Apprendistato di alta formazione e di ricerca

Regolamentazione e durata del periodo di apprendistato: è rimessa alle Regioni, per i soli profili che attengono alla formazione, in accordo con le associazioni territoriali dei datori  di  lavoro e dei prestatori di lavoro comparativamente più rappresentative sul piano nazionale, le università, gli istituti tecnici e professionali e altre istituzioni formative (o di ricerca comprese quelle in possesso di riconoscimento istituzionale di rilevanza nazionale o regionale e aventi come oggetto la promozione delle attività imprenditoriali, del lavoro, della formazione, della innovazione e del trasferimento tecnologico) (art. 5 comma 2).

Regolamentazione transitoria: In assenza di regolamentazioni regionali l'attivazione dell'apprendistato di alta formazione è rimessa ad apposite convenzioni stipulate dai singoli datori di lavoro o dalle loro associazioni con le Università, gli istituti tecnici e professionali e le istituzioni formative o di ricerca di cui sopra (art. 5 comma 3)

Apprendistato per la qualifica e per il diploma professionale

Regolamentazione dei profili formativi: è rimessa alle regioni e alle province autonome di Trento e Bolzano, previo accordo in Conferenza permanente per i rapporti tra lo Stato, le Regioni e le Province Autonome di Trento e di Bolzano, e sentite le associazioni dei datori di lavoro e dei prestatori di lavoro comparativamente più rappresentative sul piano nazionale tenuto dei seguenti principi:

  • definizione delle qualifiche e dei diplomi professionali: nell'ambito dei percorsi di Ie FP di cui al D.Lgs. 226/05  (art. 3 comma 2 lett. a)
  • standard minimi formativi: definizione di un monte ore di formazione congruo con gli definiti ai sensi del decreto legislativo 17 ottobre 2005, n. 226 (art. 3 comma 2 lett. b)
  • modalità di erogazione della formazione aziendale: definite nei contratti collettivi di lavoro stipulati a livello nazionale, territoriale o aziendale da associazioni dei datori e prestatori di lavoro comparativamente più rappresentative, anche all'interno degli enti bilaterali (art. 3 comma 2 lett. c)

Apprendistato professionalizzante o contratto di mestiere

Durata e modalità di erogazione della formazione

Gli accordi interconfederali e i contratti collettivi stabiliscono:

  • la durata e le modalità di erogazione della formazione per l’acquisizione delle competenze tecnico-professionali e specialistiche
  • la durata, anche minima, del contratto che, per la sua componente formativa, non può comunque essere superiore a tre anni ovvero cinque per figure professionali dell’artigianato individuate dalla contrattazione collettiva di riferimento.

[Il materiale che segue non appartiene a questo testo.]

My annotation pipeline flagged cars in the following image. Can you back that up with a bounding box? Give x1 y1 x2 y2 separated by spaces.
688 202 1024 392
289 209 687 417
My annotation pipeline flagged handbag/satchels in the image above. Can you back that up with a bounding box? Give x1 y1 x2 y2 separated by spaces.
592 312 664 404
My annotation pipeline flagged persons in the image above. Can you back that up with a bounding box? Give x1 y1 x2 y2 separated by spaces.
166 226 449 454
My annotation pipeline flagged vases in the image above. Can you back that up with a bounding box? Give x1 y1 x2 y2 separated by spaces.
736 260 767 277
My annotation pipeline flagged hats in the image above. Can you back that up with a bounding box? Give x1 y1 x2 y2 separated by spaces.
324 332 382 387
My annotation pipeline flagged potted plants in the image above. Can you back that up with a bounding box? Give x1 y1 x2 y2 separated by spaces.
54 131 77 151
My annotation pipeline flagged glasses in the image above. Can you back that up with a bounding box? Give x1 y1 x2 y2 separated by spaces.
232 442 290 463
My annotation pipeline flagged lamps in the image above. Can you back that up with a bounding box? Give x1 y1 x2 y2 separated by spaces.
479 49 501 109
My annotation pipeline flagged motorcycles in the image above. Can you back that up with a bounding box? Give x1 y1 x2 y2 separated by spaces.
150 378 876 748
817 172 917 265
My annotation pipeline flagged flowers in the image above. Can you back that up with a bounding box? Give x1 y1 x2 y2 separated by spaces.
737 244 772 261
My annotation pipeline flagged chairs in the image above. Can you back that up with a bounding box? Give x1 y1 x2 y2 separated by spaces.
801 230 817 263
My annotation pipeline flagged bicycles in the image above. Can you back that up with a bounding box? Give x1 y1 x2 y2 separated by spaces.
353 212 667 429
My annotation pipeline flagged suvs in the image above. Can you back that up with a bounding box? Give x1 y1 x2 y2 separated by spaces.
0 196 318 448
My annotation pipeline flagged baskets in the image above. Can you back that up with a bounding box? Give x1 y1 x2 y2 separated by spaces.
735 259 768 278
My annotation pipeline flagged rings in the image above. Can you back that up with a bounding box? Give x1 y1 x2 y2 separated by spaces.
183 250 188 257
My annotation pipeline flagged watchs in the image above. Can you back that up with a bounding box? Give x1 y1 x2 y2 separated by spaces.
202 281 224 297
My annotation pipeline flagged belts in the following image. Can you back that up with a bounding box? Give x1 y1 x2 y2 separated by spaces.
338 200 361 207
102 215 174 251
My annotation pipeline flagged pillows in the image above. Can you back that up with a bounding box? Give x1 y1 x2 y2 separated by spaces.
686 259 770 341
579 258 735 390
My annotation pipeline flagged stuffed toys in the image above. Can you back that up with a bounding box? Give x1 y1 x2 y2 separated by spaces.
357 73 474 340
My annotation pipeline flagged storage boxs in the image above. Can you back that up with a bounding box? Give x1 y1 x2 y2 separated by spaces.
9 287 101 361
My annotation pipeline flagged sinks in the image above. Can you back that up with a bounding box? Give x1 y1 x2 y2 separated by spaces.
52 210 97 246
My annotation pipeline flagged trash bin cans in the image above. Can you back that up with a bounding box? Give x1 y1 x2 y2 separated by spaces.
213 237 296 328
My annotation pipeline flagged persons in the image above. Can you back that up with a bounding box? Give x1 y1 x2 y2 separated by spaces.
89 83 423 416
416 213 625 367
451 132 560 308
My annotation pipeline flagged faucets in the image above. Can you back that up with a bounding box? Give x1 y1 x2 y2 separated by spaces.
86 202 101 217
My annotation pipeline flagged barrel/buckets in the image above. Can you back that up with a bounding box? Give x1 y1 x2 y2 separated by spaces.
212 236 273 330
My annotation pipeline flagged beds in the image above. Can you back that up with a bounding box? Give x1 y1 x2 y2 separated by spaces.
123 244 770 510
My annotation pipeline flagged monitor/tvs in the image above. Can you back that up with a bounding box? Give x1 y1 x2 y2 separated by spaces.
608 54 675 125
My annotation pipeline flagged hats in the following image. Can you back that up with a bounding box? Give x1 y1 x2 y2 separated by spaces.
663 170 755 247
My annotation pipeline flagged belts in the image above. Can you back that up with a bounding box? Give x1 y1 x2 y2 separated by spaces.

Formazione integrata: La formazione svolta sotto la responsabilità della azienda, è integrata dall'offerta formativa pubblica non superiore a centoventi ore per la durata del triennio e disciplinata dalle Regioni sentite le parti sociali.

Certificazione delle competenze

Le modalità di certificazione delle competenze acquisite dall'apprendista:

  • saranno definite dalle regioni sulla base del repertorio delle professioni
  • saranno registrate nel libretto formativo del cittadino
  • dovranno rispettare le intese raggiunte tra Governo, Regioni e parti sociali nell'accordo del 17 febbraio 2010.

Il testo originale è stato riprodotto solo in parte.